Concerning feedback, the chosen applications mainly rely on visual feedback, only the Mouthesizer rely purely on auditory feedback. Even though several applications using more ambient feedback can be found and designed, the use of visual feedback seems to be the most common feedback mechanism for movement-based camera-space systems. To minimize focus shifts almost all the discussed applications use overlays or special cursors to present input feedback close to the application feedback.

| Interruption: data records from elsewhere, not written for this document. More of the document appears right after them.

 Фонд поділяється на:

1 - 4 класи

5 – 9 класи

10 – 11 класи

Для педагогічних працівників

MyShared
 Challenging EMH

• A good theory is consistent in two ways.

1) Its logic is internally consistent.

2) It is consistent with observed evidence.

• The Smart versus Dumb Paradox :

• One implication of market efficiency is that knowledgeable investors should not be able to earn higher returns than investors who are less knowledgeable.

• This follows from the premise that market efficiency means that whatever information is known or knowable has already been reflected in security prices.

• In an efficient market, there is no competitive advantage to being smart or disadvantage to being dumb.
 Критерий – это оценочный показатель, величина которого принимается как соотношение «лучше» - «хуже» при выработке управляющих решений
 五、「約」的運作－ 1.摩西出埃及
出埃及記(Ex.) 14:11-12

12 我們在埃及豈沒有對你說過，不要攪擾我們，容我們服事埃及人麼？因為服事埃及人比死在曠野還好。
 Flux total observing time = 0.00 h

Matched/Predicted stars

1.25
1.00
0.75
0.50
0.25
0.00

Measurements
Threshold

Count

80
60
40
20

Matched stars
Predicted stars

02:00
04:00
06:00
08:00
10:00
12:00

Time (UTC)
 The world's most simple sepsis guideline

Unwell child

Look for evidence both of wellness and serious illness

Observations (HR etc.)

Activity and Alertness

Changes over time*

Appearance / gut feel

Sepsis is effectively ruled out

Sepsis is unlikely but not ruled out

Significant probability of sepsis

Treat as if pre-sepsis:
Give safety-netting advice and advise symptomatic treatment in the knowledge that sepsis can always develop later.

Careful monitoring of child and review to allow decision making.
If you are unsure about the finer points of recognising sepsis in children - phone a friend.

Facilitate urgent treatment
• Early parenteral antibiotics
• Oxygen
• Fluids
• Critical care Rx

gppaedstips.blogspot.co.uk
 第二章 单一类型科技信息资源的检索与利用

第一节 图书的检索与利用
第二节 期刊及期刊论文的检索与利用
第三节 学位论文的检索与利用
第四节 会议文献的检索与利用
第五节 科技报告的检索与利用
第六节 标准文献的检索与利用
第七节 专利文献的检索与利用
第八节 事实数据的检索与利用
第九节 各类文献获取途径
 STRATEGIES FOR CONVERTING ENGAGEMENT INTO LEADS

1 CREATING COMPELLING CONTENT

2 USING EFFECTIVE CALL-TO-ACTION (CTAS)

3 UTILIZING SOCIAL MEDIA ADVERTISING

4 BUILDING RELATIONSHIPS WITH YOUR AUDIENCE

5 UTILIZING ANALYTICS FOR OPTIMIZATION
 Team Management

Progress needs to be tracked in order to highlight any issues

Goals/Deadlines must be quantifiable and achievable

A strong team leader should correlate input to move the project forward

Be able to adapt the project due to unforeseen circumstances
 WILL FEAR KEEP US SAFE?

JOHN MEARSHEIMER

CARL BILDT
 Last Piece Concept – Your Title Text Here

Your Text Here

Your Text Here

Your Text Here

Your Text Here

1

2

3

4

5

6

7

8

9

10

Since some of these applications rely on complex interaction with multiple relations with many properties a standard cursor provides too little input feedback, hence specially designed cursors or overlays that visualize the properties of the relations need to be considered and designed. In the ImageZoomViewer application the cursor uses colours and changes in its size to visualize the distance to the feature and the presence/non-presence of a feature. In the KickAssKungFu input feedback is addressed by letting the user be the cursor, and all movements are thus mirrored in real time. However, in EyeToy Beat Freak the application feedback is weaker. Tracking the limbs being or not being in the right position of the camera space to intersect with an object in space-time only confirm the user in being right or wrong, the application do not provide the user with any type of information in orientation, for instance if leaning too much to the left. In Larssen et al. [22] an evaluation of Sony EyeToy was performed on how movement as input would hold as communication in the interaction. The evaluation highlights how challenging it would be to facilitate the interaction, without the use of a conventional GUI for feedback, even though the interaction is not based on detailed knowledge of orientation.

A further issue to discuss in relation to designing camera spaces is frame rate. All the projects described here are exploiting the maximum possible frame rate for the camera to give instant feedback. The frame rate can be seen as a property that connects the relation between space and feature dealing with the match or mismatch between physical space time and interaction space time, which could inspire to new ways of designing camera space interfaces.

6 Conclusion

Building camera tracking systems is not only about developing technically sound algorithms. Being able to describe and understand the design possibilities and limitations is an equally important factor in the development of a successful system.

With this conceptual framework we have covered some basic concepts relating to movement-based interaction using camera tracking, but there are other important concepts we have left for future work. Mapping, privacy, tracking inaccuracy, ambient feedback, and affordance seem equally relevant, but to focus our discussion we have chosen the space, relation and feedback concepts.

With the space concept, properties of the setting that the system is deployed in are taken into account. Relation describes different approaches for mapping tracked features to interaction, and feedback address how the users are informed about the events taking place within the digital application. These concepts have proven not only to be useful for analysing our own four applications, but also to point out interesting aspects of a number of other very different movement-based camera tracking applications.

We believe the framework and table presented in this article can be used to describe and analyse a wide variety of movement-based applications in camera spaces. The aim has been to present both a general conceptual framework for comparison as well as provide concrete suggestions for the analysis of individual applications. We also hope that this framework will be useful for exploring novel variants and approaches to the design of movement-based applications with camera spaces.